Federal Chancellor Friedrich Merz (CDU) walks past Bundeswehr soldiers with military honors in front of the Federal Chancellery before welcoming the Prime Minister of Denmark.
Bernd von Jutrczenka | Picture Alliance | Getty Images
Tax hikes and soaring debt might be Germany’s new reality, as NATO allies are set to soon face a higher defense spending target.
The country in 2024 spent around 2% of its gross domestic product (GDP) on defense, coming in at over 90 billion euros ($104 billion), according to a NATO estimate. While that expenditure is in line with the existing NATO target, it falls short of the 5% spending goal members of the military alliance have now reportedly agreed on.
Under the new rules, members would be expected to allocate 3.5% of GDP to classic defense spending and 1.5% to broader related matters such as infrastructure and cyber security.
The U.S.-led push for more defense spending has been highly contested, with some NATO members saying they would struggle to assign more funds to such expenditures, while others have been supportive. While Germany has said that it backed the proposal by U.S. President Donald Trump’s, questions linger over whether a 5% target is truly feasible for Europe’s largest economy.
The financials
Jumping from a 2% GDP expenditure to 5% would see Germany spend additional tens of billions of euros on defense each year, with Chancellor Friedrich Merz saying earlier this year that 1% of the country’s GDP would represent around 45 billion euros.

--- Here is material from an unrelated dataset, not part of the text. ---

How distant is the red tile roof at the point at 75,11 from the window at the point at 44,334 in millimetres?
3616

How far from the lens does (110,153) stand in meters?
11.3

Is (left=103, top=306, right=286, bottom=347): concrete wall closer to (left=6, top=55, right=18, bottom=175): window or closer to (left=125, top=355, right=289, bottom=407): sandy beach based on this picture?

These additional expenses will likely have to be financed by loans, Hubertus Bardt, managing director of economic institute IW Koeln, told CNBC.
“Despite this, such an increase will lead to notable distribution conflicts in the country’s annual budget,” he said, according to a CNBC translation. He added that, on top of loans, the Berlin administration would likely also have to hold discussions about implementing funding cuts elsewhere — along with tax increases.
Emilie Hoeslinger, a researcher at the ifo institute, meanwhile pointed to Germany’s recent fiscal U-turn. Berlin’s new rules mean that defense expenditures above a certain threshold are exempt from Germany’s so-called debt brake, which limits how much debt the government can take on and dictates the size of the federal government’s structural budget deficit. Germany also approved a 500 billion euro special infrastructure fund.
“Financing defense expenditures through additional debt gives the government more leeway in the short term,” she said according to a CNBC translation. “But the increased need for debt will lead to higher interest costs in the medium-term, which will weigh on the federal budget,” she said.
Bardt echoed these concerns.
“A complete financing through loans is almost impossible long-term,” he said.
Another potential issue that experts have flagged in discussions around higher defense spending are the European Union’s fiscal rules, which could get in the way of the bloc’s members taking on more debt.
The rules can, however, be temporarily suspended under exceptional circumstances, and some countries including Germany have requested such a reprieve on defense and security grounds.
Is 5% feasible?
Germany could “easily” implement a 5% GDP defense target in the short term, but would struggle in the long run, according to Jens Boysen-Hogrefe, senior economist at the Kiel Institute for the World Economy.
“Medium-term, [the 5% spending target could be met] with certain challenges, long-term it would need a substantial reform of public budgets,” he said according to a CNBC translation. He added that the EU is unlikely to offer deep resistance on the matter, and that eventually the German government should be able to counter any pressures by adapting their annual budgets.
Nevertheless, “it will be difficult to get such expenses underway in a short amount of time. Even the 3.5% [target is] unlikely for the coming year and [for] 2027,” Boysen-Hogrefe said.
“Historically it would be a very high figure, which can however be reached with enough time — even though this won’t be easy,” IW Koeln’s Brandt said, noting that much would also depend on whether the 1.5% dedicated to wider security related expenses will have to represent new costs.